> **What is needed**:
Copy every record exactly, leaving the pictures out.

> **Data**:

—————

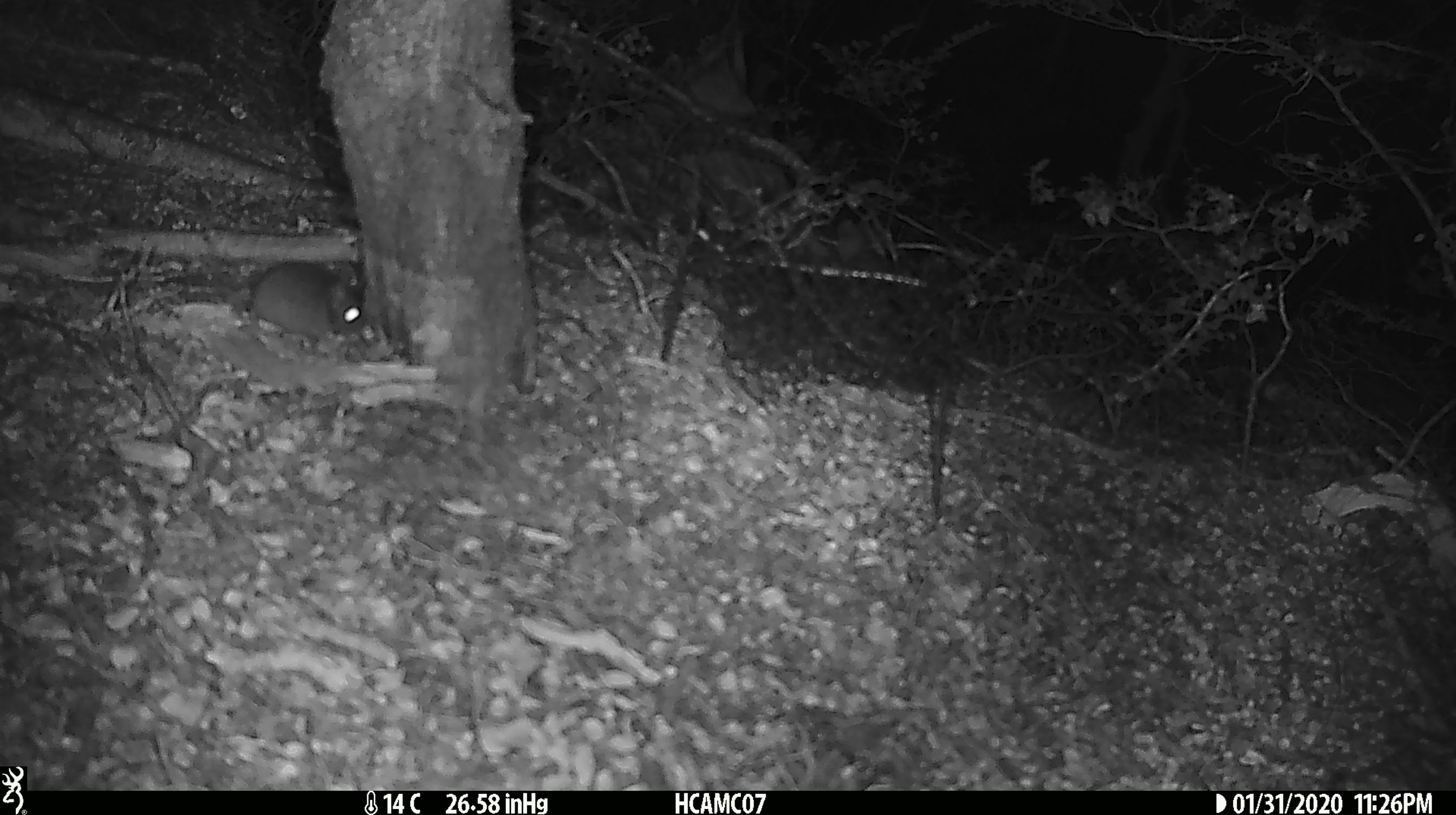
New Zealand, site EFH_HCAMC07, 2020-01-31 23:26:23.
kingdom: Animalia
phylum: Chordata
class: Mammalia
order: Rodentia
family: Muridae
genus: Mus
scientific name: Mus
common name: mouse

—————

> **Task solution**:
New Zealand, site EFH_HCAMC07, 2020-01-31 23:26:23.
kingdom: Animalia
phylum: Chordata
class: Mammalia
order: Rodentia
family: Muridae
genus: Mus
scientific name: Mus
common name: mouse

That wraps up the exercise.